---------- Passage to read ----------
3 Reasons Apple's TV Subscription Service Failed

The Holy Grail. Over $100 and rising.

We now know that Apple has likely suspended its efforts, for the time being, to offer a TV subscription service. We don't know the intimate details of the negotiations, but it's possible to make some good guesses as to why Apple has come away empty handed.

Basically, it's all about industry growth and money.

1. Zero Sum Game. Apple's vision is to offer just the local stations and a few major cable channels that people want to pay for in a subscription package. The focus is on the customer: ease of use, low, easily cancelled payments and few if any ads. The specter here is that if Apple were to pull away several million customers from satellite and cable carriers, the total revenue pie would be decreased.

To make up for that, there were reports that the content providers wanted to be able to insert (unskippable) ads, Hulu style. Without a DVR, such a subscription, streaming service would be unappealing to most potential Apple customers. Impasse.

2. The Business Math. CBS, NBC Universal, and ABC are all part of a bigger network of shows typically provided in the satellite or cable subscription bundle. As a simple example, ABC owns ESPN (Actually both owned by DIsney now.), NBC Universal owns USA Network and SyFy. CBS owns the Smithsonian channel.
---------- Records for this exercise ----------
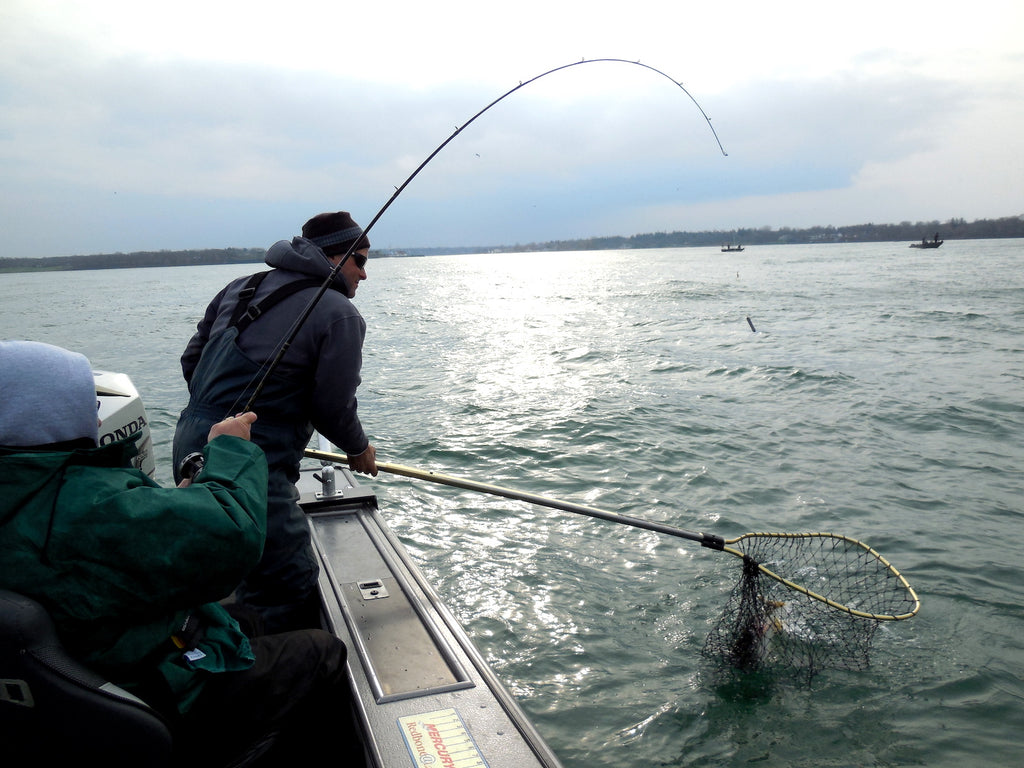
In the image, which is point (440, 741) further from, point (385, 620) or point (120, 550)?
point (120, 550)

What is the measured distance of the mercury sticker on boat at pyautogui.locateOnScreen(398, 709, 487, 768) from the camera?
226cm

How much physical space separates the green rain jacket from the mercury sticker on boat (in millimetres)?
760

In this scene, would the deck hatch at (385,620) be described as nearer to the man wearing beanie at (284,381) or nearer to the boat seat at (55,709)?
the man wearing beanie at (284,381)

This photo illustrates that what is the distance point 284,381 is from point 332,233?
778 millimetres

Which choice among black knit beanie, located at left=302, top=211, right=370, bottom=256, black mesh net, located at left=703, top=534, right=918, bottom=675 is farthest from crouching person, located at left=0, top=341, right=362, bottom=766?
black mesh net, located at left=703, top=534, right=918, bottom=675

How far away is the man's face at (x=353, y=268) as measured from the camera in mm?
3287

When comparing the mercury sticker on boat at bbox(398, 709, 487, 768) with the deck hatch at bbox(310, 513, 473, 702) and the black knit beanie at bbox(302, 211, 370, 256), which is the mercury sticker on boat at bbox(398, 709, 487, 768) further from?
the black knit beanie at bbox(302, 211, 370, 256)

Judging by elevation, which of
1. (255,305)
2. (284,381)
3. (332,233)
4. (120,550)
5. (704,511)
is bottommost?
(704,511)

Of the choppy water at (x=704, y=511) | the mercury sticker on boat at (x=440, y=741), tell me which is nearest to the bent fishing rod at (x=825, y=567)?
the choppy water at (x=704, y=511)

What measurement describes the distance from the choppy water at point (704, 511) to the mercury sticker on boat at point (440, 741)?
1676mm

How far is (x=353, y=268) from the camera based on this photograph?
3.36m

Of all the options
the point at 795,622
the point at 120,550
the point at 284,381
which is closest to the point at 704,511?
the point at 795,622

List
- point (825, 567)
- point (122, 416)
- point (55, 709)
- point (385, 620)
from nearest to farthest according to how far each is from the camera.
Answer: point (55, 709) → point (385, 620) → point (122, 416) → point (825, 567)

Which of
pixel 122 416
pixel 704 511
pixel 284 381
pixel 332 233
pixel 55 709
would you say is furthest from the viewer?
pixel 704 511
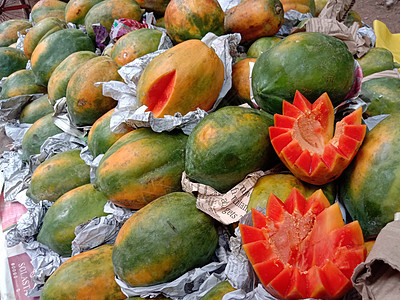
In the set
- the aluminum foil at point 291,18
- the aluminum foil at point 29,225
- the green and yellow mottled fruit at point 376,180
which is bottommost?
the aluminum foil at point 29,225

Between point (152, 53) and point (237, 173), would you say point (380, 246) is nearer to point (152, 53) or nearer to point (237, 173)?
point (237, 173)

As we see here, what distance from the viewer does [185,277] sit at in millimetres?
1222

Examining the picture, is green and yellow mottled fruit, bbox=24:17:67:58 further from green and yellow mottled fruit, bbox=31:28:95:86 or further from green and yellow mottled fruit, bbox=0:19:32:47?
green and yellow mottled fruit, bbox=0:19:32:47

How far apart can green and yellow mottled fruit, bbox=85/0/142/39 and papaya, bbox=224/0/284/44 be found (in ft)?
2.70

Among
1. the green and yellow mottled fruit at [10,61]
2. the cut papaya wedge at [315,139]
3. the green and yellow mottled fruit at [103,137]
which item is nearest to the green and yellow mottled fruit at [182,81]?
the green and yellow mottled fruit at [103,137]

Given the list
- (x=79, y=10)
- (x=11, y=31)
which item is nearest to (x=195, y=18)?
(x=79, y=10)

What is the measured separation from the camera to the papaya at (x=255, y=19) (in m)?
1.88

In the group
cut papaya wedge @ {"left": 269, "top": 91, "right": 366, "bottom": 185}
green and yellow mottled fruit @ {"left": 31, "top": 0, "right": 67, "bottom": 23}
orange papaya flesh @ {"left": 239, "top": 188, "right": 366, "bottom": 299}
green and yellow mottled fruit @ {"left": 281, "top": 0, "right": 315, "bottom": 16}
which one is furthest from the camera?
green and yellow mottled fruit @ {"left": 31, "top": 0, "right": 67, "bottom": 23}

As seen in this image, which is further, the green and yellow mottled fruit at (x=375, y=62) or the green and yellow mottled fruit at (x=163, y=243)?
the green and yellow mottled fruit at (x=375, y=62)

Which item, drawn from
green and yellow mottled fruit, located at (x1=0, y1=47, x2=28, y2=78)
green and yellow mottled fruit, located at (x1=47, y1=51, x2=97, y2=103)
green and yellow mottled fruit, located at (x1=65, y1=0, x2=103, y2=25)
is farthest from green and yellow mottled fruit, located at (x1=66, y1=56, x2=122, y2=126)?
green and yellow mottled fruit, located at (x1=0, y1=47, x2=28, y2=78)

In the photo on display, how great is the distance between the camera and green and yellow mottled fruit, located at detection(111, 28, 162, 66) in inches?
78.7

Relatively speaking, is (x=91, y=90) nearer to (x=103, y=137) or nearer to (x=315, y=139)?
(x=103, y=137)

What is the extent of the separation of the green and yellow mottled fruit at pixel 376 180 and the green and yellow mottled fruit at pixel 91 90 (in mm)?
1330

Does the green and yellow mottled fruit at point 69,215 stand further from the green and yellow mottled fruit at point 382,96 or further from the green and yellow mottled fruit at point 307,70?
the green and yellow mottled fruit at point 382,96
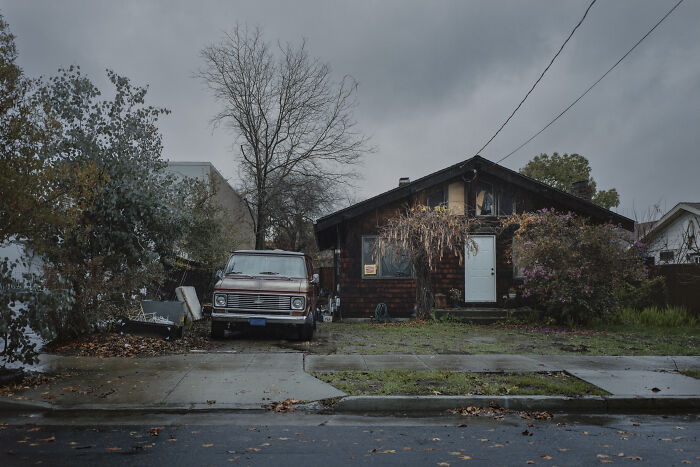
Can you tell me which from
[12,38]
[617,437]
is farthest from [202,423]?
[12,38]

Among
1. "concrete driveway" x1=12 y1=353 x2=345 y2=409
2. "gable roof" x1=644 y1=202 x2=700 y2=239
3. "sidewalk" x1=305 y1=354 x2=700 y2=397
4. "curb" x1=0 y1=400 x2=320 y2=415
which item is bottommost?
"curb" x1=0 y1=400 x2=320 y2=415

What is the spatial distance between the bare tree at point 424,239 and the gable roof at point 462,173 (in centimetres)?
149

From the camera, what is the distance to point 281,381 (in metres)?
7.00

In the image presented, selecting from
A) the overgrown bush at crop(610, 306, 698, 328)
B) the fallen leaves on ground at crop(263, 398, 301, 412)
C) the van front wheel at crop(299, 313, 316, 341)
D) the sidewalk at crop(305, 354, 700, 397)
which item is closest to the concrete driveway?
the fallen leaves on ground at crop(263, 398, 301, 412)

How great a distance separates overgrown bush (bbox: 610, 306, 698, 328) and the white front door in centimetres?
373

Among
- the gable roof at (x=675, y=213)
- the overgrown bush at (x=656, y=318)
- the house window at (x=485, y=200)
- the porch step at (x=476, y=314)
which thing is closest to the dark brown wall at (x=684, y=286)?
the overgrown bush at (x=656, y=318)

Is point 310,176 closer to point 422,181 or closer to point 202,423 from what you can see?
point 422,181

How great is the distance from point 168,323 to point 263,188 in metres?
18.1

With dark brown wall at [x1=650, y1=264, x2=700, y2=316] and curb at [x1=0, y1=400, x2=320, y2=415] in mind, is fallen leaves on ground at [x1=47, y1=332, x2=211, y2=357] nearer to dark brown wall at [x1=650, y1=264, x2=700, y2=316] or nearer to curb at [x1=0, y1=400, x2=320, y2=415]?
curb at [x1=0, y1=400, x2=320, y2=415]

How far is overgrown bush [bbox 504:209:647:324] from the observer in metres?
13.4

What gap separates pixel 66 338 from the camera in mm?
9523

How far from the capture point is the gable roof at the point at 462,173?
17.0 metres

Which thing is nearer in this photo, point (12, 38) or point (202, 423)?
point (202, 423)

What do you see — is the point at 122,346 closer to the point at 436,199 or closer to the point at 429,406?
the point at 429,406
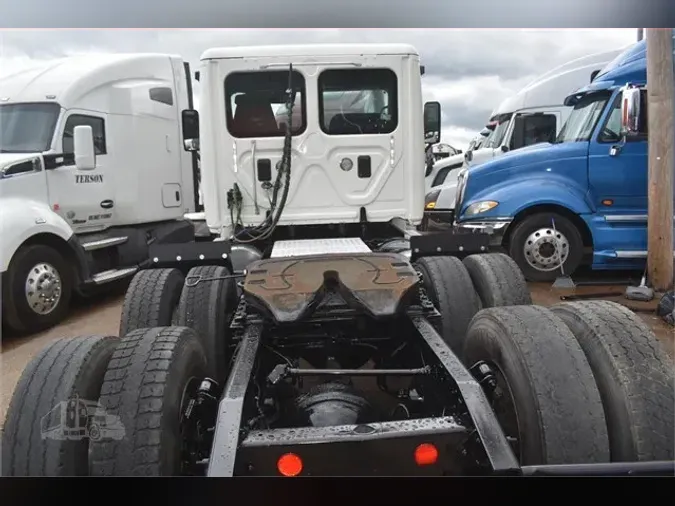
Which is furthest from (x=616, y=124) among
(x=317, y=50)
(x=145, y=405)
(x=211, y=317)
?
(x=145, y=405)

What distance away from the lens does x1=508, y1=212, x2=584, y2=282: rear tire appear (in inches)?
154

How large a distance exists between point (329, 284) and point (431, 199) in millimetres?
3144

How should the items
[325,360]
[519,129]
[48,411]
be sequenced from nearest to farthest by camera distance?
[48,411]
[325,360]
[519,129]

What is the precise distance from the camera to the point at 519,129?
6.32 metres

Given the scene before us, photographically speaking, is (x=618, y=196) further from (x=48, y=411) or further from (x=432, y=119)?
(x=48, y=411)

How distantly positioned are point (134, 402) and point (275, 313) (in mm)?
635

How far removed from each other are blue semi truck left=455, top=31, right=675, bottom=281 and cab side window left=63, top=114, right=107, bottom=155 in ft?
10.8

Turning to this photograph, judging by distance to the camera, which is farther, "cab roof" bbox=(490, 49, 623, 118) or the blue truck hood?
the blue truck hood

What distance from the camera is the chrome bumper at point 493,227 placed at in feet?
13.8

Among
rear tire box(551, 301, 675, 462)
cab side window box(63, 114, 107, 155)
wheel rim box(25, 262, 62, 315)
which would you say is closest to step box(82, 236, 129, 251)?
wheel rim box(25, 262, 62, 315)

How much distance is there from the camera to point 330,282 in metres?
----------
## Goals
a - Count the lines in the rows that contain the string "pixel", and reply with the number alone.
b - Keep writing the piece on why Apple's TV subscription service failed, starting right after its last sentence.

## Answers for the tasks
a - 8

b -
When carrier bundled packages are large, these secondary channels, even though they don't carry the same price tag, get included and paid for. There is revenue for the parent company even if subscribers never watch, say, the SyFy channel. With that larger, sometimes, $100 plus monthly bill, the carrier also gets to take a bigger slice in dollars. Even though the carriers and the content providers squabble, the content providers know that, for now, they need healthy carriers.

To make up for this potential loss to Apple, "Bloomberg said that unspecified media executives expect Apple, Amazon, and other new Internet-based distributors to pay more for their content than cable and satellite companies." Impasse.

3. Fear of Apple. Apple is famous for creating a good relationship with the customer. Its hardware is good looking, easy to use and dependable. Apple has legendary customer support and a formidable set of retail stores with friendly, helpful staff. The carriers, on the other hand, are not well loved and use contracts that have steep cancellation fees to retain subscribers. That has the virtue of keeping revenue in place, and with annual increases in monthly fees, assured growth. Apple's model threatened that.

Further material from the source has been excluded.